PAGE TEXT =>
<<<<

AI tools in hematology: With thorough assessment, ‘informed decisions’ are possible
Click Here to Manage Email Alerts
The emerging use of artificial intelligence in health care presents a new set of ethical issues for clinicians to consider.
A special interest session at ASH Annual Meeting and Exposition addressed the new possibilities and ethical dilemmas around AI in diagnosis, drug development, clinical trials and more.
In one of the session’s four talks, Yates Coley, PhD, associate biostatistics investigator at Kaiser Permanente Washington Health Research Institute and affiliate assistant professor in the University of Washington's department of biostatistics, offered guidance on evaluating AI clinical prediction models and other AI tools to best ensure equitable access to care.
“It’s common for folks to be daunted by buzzwords like ‘artificial intelligence,’ ‘cognitive computing’ and ‘advanced analytics’ — these words can be used to intimidate and deter criticism from people who are outside of the statistical or computer science world,” Coley said. “However, it is possible to make informed decisions about using clinical prediction models and other AI tools in practice without having advanced training in computer science or statistics. Even if you don’t understand everything going on under the hood, you can evaluate how well it does in your population.”
Asking the right questions
Although decision making about using AI tools may seem complex, clinicians can ask some basic questions to guide their evaluation of these tools. Clinicians should first consider the appropriateness of the outcome that’s used to train the model, and specifically whether that outcome provided accurate measurement for all patients, Coley said.
They cited research published in Science by Obermeyer and colleagues in 2019 that found an algorithm being used to guide referrals to advanced care management for patients with complex health needs had been trained on health care expenditures.
“Because our health care system is one in which more money is spent on care for white patients than for patients of color, this training underestimated the needs of patients of color,” Coley said. “The system was then being used to disproportionately funnel more resources to the white population. This is an example of where clinicians can ask about the outcome an AI tool was trained on, and whether it’s an outcome we have confidence in.”
Another important factor to consider is the need to rigorously validate prediction models in a population that is representative of the population the tool will be used in. Coley said a thorough, independent validation of a prediction model can alleviate a good deal of concern.
“Even if you don’t understand all the workings of some black-box model, the proof is in the performance,” they said. “We can actually see how well a model does in our population, along with how well it does in subgroups for whom we might be worried about worse outcomes or exacerbating inequities.”

>>>>

Set down, word for word, the passage of the article on AI tools in hematology from "AI tools in hematology: With" up to and including "clinicians to consider.".

AVAILABLE DATA =>
<<<<

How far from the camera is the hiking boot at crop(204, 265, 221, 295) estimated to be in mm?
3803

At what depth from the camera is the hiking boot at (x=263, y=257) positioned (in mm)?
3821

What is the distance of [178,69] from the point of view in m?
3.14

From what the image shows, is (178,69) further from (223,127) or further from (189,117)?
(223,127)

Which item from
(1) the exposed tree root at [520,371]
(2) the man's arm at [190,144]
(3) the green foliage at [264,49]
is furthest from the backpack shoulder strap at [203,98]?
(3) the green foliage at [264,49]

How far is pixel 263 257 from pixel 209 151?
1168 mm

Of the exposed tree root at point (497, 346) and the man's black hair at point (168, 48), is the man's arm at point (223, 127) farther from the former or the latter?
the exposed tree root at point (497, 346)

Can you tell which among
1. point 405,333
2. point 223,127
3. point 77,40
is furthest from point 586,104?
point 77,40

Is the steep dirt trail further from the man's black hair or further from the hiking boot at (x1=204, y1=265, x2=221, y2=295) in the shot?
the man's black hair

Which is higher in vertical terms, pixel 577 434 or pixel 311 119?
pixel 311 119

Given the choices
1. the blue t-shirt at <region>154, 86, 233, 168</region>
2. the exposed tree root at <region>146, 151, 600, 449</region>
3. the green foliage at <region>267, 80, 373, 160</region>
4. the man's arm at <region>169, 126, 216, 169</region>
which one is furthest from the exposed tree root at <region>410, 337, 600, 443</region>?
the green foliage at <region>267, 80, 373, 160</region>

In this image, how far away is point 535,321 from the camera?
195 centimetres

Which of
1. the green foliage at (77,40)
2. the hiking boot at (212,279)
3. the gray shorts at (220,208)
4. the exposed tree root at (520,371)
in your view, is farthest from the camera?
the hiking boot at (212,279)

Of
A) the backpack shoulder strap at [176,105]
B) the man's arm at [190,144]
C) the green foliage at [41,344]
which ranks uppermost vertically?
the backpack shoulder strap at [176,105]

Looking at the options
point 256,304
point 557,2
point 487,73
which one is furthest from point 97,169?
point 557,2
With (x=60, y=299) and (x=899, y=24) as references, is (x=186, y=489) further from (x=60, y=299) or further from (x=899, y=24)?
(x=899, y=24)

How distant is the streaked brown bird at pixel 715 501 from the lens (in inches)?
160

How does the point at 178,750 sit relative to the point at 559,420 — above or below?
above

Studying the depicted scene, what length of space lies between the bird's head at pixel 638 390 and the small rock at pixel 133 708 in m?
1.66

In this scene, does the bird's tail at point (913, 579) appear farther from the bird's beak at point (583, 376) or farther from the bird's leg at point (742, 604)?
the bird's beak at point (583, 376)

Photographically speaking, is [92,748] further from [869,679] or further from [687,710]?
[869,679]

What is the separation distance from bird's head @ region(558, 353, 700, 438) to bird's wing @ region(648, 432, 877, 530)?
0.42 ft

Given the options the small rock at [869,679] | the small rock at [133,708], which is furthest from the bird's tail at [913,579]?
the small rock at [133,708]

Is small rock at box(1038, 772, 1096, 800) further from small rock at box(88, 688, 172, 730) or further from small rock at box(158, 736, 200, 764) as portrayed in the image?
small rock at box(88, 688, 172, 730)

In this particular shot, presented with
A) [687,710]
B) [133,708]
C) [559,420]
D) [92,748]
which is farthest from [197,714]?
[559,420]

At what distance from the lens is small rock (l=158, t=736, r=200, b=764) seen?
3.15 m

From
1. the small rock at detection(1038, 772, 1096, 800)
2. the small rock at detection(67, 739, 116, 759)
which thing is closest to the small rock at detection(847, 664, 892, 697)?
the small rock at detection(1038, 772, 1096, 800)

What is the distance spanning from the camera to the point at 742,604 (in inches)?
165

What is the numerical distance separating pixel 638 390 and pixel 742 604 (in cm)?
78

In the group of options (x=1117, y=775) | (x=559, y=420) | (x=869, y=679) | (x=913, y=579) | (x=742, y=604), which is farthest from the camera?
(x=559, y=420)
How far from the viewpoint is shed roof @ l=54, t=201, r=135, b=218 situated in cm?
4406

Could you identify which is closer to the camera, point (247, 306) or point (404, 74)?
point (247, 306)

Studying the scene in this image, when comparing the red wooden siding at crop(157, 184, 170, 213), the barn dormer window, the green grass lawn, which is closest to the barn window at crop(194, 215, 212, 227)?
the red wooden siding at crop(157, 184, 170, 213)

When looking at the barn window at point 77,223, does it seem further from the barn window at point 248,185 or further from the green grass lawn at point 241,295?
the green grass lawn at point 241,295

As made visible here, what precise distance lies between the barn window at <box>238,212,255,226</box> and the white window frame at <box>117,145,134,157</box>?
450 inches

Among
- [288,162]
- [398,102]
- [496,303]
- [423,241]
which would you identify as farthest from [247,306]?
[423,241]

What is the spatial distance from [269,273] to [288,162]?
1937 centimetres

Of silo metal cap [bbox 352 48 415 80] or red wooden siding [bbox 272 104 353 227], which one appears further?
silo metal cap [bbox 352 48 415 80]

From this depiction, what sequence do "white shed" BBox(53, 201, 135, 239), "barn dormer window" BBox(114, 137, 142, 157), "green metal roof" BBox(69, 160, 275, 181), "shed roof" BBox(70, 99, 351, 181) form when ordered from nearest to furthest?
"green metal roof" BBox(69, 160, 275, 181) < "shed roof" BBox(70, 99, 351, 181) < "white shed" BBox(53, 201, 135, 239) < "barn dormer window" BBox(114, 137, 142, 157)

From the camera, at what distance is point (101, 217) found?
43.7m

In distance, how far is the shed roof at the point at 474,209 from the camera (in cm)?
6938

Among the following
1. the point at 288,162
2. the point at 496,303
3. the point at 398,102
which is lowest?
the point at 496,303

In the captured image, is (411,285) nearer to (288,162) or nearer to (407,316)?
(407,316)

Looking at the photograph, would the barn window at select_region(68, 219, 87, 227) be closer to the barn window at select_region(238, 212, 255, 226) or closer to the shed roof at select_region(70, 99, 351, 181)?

>>>>

TASK RESPONSE =>
AI tools in hematology: With thorough assessment, ‘informed decisions’ are possible
Click Here to Manage Email Alerts
The emerging use of artificial intelligence in health care presents a new set of ethical issues for clinicians to consider.